Items from a data source:

====================

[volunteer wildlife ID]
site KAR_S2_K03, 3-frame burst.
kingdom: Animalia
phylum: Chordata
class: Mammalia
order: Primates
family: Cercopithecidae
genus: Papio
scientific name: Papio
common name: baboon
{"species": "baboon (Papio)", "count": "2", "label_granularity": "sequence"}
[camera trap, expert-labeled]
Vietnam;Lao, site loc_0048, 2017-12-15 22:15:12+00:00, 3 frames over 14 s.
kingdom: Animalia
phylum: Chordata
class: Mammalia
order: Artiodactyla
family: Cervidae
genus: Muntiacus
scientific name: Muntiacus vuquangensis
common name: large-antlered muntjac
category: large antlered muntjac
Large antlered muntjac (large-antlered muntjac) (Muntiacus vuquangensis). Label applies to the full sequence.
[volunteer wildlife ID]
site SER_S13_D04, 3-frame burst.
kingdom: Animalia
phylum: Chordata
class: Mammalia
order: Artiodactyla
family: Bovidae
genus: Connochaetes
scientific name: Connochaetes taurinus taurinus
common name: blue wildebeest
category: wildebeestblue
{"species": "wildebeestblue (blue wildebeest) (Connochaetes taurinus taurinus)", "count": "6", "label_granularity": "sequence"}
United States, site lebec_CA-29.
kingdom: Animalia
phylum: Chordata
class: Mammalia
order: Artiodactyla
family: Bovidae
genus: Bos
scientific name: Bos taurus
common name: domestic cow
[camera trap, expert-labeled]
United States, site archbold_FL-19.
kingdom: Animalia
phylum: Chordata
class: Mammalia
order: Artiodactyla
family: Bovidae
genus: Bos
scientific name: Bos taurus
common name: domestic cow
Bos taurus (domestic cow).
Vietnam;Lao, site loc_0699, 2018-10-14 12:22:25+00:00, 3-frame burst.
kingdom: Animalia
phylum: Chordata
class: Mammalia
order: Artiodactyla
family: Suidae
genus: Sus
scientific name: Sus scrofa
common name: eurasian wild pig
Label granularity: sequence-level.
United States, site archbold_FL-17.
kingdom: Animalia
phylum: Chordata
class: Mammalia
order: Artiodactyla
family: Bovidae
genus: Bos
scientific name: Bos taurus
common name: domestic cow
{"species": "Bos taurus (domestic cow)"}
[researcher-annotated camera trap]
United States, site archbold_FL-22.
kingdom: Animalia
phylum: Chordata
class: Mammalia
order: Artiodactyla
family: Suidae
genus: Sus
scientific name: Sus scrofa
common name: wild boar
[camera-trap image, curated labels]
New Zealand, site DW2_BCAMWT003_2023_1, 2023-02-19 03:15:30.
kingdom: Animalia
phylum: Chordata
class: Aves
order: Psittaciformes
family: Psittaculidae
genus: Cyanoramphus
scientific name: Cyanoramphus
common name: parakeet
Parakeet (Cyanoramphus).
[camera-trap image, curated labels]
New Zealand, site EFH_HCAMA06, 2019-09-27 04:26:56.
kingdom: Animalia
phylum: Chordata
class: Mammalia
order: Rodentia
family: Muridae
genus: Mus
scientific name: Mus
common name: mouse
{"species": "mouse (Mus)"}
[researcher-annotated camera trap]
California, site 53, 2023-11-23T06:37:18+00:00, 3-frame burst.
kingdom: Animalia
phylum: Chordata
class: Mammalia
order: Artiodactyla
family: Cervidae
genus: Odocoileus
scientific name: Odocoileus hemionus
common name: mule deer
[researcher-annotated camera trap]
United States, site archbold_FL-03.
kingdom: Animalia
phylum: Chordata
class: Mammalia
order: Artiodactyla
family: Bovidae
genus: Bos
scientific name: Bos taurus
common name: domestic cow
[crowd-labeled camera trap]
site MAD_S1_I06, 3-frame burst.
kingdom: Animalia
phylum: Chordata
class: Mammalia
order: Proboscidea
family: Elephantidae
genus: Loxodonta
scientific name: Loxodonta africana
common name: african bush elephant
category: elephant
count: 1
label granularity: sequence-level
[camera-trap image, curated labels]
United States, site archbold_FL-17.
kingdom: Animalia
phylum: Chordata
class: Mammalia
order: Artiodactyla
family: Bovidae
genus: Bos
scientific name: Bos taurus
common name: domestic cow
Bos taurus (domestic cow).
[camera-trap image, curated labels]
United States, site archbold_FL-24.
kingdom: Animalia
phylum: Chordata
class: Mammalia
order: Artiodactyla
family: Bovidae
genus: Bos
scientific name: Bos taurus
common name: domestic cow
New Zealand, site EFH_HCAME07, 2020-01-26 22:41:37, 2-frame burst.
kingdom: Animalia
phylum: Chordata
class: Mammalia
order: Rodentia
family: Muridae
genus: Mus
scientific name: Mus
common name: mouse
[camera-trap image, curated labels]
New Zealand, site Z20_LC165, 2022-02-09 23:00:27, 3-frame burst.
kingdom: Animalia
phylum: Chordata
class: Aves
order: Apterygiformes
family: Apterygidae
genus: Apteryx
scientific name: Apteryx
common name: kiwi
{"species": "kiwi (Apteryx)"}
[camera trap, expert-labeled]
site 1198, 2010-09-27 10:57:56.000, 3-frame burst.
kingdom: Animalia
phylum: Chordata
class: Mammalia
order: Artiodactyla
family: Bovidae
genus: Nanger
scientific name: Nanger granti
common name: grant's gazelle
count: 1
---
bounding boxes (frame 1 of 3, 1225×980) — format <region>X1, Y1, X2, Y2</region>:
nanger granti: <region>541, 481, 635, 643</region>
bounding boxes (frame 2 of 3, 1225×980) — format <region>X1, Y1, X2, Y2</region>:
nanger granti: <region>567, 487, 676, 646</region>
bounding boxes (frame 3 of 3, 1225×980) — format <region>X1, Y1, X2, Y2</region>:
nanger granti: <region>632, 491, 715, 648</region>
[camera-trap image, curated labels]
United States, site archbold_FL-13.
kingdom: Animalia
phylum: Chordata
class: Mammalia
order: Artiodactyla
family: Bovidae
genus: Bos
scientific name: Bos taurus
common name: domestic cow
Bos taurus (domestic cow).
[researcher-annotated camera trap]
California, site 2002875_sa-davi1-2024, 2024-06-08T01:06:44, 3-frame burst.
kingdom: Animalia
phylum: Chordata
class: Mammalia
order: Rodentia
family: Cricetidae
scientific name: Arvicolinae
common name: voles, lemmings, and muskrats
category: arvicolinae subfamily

====================

What's wanted is a faithful copy of each entry above.

TASK RESULT:
[volunteer wildlife ID]
site KAR_S2_K03, 3-frame burst.
kingdom: Animalia
phylum: Chordata
class: Mammalia
order: Primates
family: Cercopithecidae
genus: Papio
scientific name: Papio
common name: baboon
{"species": "baboon (Papio)", "count": "2", "label_granularity": "sequence"}
[camera trap, expert-labeled]
Vietnam;Lao, site loc_0048, 2017-12-15 22:15:12+00:00, 3 frames over 14 s.
kingdom: Animalia
phylum: Chordata
class: Mammalia
order: Artiodactyla
family: Cervidae
genus: Muntiacus
scientific name: Muntiacus vuquangensis
common name: large-antlered muntjac
category: large antlered muntjac
Large antlered muntjac (large-antlered muntjac) (Muntiacus vuquangensis). Label applies to the full sequence.
[volunteer wildlife ID]
site SER_S13_D04, 3-frame burst.
kingdom: Animalia
phylum: Chordata
class: Mammalia
order: Artiodactyla
family: Bovidae
genus: Connochaetes
scientific name: Connochaetes taurinus taurinus
common name: blue wildebeest
category: wildebeestblue
{"species": "wildebeestblue (blue wildebeest) (Connochaetes taurinus taurinus)", "count": "6", "label_granularity": "sequence"}
United States, site lebec_CA-29.
kingdom: Animalia
phylum: Chordata
class: Mammalia
order: Artiodactyla
family: Bovidae
genus: Bos
scientific name: Bos taurus
common name: domestic cow
[camera trap, expert-labeled]
United States, site archbold_FL-19.
kingdom: Animalia
phylum: Chordata
class: Mammalia
order: Artiodactyla
family: Bovidae
genus: Bos
scientific name: Bos taurus
common name: domestic cow
Bos taurus (domestic cow).
Vietnam;Lao, site loc_0699, 2018-10-14 12:22:25+00:00, 3-frame burst.
kingdom: Animalia
phylum: Chordata
class: Mammalia
order: Artiodactyla
family: Suidae
genus: Sus
scientific name: Sus scrofa
common name: eurasian wild pig
Label granularity: sequence-level.
United States, site archbold_FL-17.
kingdom: Animalia
phylum: Chordata
class: Mammalia
order: Artiodactyla
family: Bovidae
genus: Bos
scientific name: Bos taurus
common name: domestic cow
{"species": "Bos taurus (domestic cow)"}
[researcher-annotated camera trap]
United States, site archbold_FL-22.
kingdom: Animalia
phylum: Chordata
class: Mammalia
order: Artiodactyla
family: Suidae
genus: Sus
scientific name: Sus scrofa
common name: wild boar
[camera-trap image, curated labels]
New Zealand, site DW2_BCAMWT003_2023_1, 2023-02-19 03:15:30.
kingdom: Animalia
phylum: Chordata
class: Aves
order: Psittaciformes
family: Psittaculidae
genus: Cyanoramphus
scientific name: Cyanoramphus
common name: parakeet
Parakeet (Cyanoramphus).
[camera-trap image, curated labels]
New Zealand, site EFH_HCAMA06, 2019-09-27 04:26:56.
kingdom: Animalia
phylum: Chordata
class: Mammalia
order: Rodentia
family: Muridae
genus: Mus
scientific name: Mus
common name: mouse
{"species": "mouse (Mus)"}
[researcher-annotated camera trap]
California, site 53, 2023-11-23T06:37:18+00:00, 3-frame burst.
kingdom: Animalia
phylum: Chordata
class: Mammalia
order: Artiodactyla
family: Cervidae
genus: Odocoileus
scientific name: Odocoileus hemionus
common name: mule deer
[researcher-annotated camera trap]
United States, site archbold_FL-03.
kingdom: Animalia
phylum: Chordata
class: Mammalia
order: Artiodactyla
family: Bovidae
genus: Bos
scientific name: Bos taurus
common name: domestic cow
[crowd-labeled camera trap]
site MAD_S1_I06, 3-frame burst.
kingdom: Animalia
phylum: Chordata
class: Mammalia
order: Proboscidea
family: Elephantidae
genus: Loxodonta
scientific name: Loxodonta africana
common name: african bush elephant
category: elephant
count: 1
label granularity: sequence-level
[camera-trap image, curated labels]
United States, site archbold_FL-17.
kingdom: Animalia
phylum: Chordata
class: Mammalia
order: Artiodactyla
family: Bovidae
genus: Bos
scientific name: Bos taurus
common name: domestic cow
Bos taurus (domestic cow).
[camera-trap image, curated labels]
United States, site archbold_FL-24.
kingdom: Animalia
phylum: Chordata
class: Mammalia
order: Artiodactyla
family: Bovidae
genus: Bos
scientific name: Bos taurus
common name: domestic cow
New Zealand, site EFH_HCAME07, 2020-01-26 22:41:37, 2-frame burst.
kingdom: Animalia
phylum: Chordata
class: Mammalia
order: Rodentia
family: Muridae
genus: Mus
scientific name: Mus
common name: mouse
[camera-trap image, curated labels]
New Zealand, site Z20_LC165, 2022-02-09 23:00:27, 3-frame burst.
kingdom: Animalia
phylum: Chordata
class: Aves
order: Apterygiformes
family: Apterygidae
genus: Apteryx
scientific name: Apteryx
common name: kiwi
{"species": "kiwi (Apteryx)"}
[camera trap, expert-labeled]
site 1198, 2010-09-27 10:57:56.000, 3-frame burst.
kingdom: Animalia
phylum: Chordata
class: Mammalia
order: Artiodactyla
family: Bovidae
genus: Nanger
scientific name: Nanger granti
common name: grant's gazelle
count: 1
---
bounding boxes (frame 1 of 3, 1225×980) — format <region>X1, Y1, X2, Y2</region>:
nanger granti: <region>541, 481, 635, 643</region>
bounding boxes (frame 2 of 3, 1225×980) — format <region>X1, Y1, X2, Y2</region>:
nanger granti: <region>567, 487, 676, 646</region>
bounding boxes (frame 3 of 3, 1225×980) — format <region>X1, Y1, X2, Y2</region>:
nanger granti: <region>632, 491, 715, 648</region>
[camera-trap image, curated labels]
United States, site archbold_FL-13.
kingdom: Animalia
phylum: Chordata
class: Mammalia
order: Artiodactyla
family: Bovidae
genus: Bos
scientific name: Bos taurus
common name: domestic cow
Bos taurus (domestic cow).
[researcher-annotated camera trap]
California, site 2002875_sa-davi1-2024, 2024-06-08T01:06:44, 3-frame burst.
kingdom: Animalia
phylum: Chordata
class: Mammalia
order: Rodentia
family: Cricetidae
scientific name: Arvicolinae
common name: voles, lemmings, and muskrats
category: arvicolinae subfamily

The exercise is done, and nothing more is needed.